A while ago I was asked about the use of saws while bushcrafting. I carry a very nice buck saw that I picked up from a vendor at BushcraftUSA.com. You can see it here. Many times, however, carrying the extra weight of a complete buck or bow saw is not a viable option. Instead you can carry the blade or cutting portion of the saw and make your own frame for it. Here are a couple examples of how to build your own bow saw and buck saw while out in the bush.

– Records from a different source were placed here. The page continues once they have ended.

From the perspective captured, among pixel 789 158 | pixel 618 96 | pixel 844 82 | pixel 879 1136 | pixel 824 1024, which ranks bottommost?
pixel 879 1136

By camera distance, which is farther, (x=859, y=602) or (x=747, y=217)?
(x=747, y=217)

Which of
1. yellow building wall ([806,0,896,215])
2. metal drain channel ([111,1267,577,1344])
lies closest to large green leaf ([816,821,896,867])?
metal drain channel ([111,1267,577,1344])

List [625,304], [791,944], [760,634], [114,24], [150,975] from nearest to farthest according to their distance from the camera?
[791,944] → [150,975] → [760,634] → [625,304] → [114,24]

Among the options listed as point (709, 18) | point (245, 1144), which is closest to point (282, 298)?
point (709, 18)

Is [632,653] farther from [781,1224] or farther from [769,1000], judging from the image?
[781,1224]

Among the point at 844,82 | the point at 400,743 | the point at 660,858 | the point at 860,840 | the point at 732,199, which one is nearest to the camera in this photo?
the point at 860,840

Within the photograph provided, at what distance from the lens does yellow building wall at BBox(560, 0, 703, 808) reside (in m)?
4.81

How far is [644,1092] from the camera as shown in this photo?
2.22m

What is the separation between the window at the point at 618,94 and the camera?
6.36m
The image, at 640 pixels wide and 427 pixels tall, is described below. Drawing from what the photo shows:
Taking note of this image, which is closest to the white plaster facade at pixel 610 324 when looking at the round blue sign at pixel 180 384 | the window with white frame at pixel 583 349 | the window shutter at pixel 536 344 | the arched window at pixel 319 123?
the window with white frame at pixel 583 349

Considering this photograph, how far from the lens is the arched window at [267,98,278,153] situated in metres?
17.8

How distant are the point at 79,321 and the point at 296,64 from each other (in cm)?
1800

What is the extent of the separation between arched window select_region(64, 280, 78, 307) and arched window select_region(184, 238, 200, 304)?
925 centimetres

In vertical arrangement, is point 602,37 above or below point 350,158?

The first real “secret” to building field bow saws is making sure that you get some wood that either already has the natural bend to the shape or to get some nice, green wood that will bend without breaking. Either way you need something that can take the bow shape but is strong enough to not bend too much while under use. As you can see from the picture, it is preferable to make some notches in the ends of the wood to allow your saw blade to remain stationary while under load. The easiest way is to use your saw blade to make some slits and then use your knife to remove the chips. In the case of the saw I have pictured below, I was able to just slide the rings over the branch and rest them into the notches. I like using snare wire to keep things in place, so that is why you see the wire around the ends of the saw blade. This isn’t necessary, but it is more standard practice for me than anything else.In this instance, I took a dead branch that was still just green enough to bend and not break. The saw blade is one of those “survival” saws that come in a kit. Although using it is kind of slow compared to other saws and methods, it definitely works.
When making a buck saw, the hardest part is getting the middle branch to stay put under stress. If you don’t notch or drill your holes correctly, that middle brace will squirt off to the side and collapse the whole saw in upon itself. The best way to keep that from happening that i have found is to ensure you drill holes and use some sort of a pin. What I did on the saw below was a little different. I cut the notches for the cross brace and carved in some pins to insert into the holes I carved into the upright braces. This gave me both a solid up and down stability and a twisting stability from the pins. I have also seen holes drilled and dowels carved. This also works, but I was using a large knife and didn’t have a decent carving knife or a drill to use. To tighten up the whole saw frame you can just use some 550 cord or such and wind it up with a stick like you see below. It works quite well and when the cordage stretches you can take up a few more turns on the cord to tighten things right back up.The easiest part is the slit for the saw blade. As you can also see, I again used snare wire to keep the blade on. This is just something that I do and have found works quite well. Since I have rolls of snare wire and carry a roll to the field with me in my survival kit, many field projects find themselves completed with the aid of snare wire.
Next time you are in the field and want to so some fire preparation do yourself a favor and make a saw frame. With some practice and testing you can come up with a great design that works well for your needs. In case you were wanting a step by step build of the buck saw, I have embedded a video th assist you. Again, it is quite easy and works very well.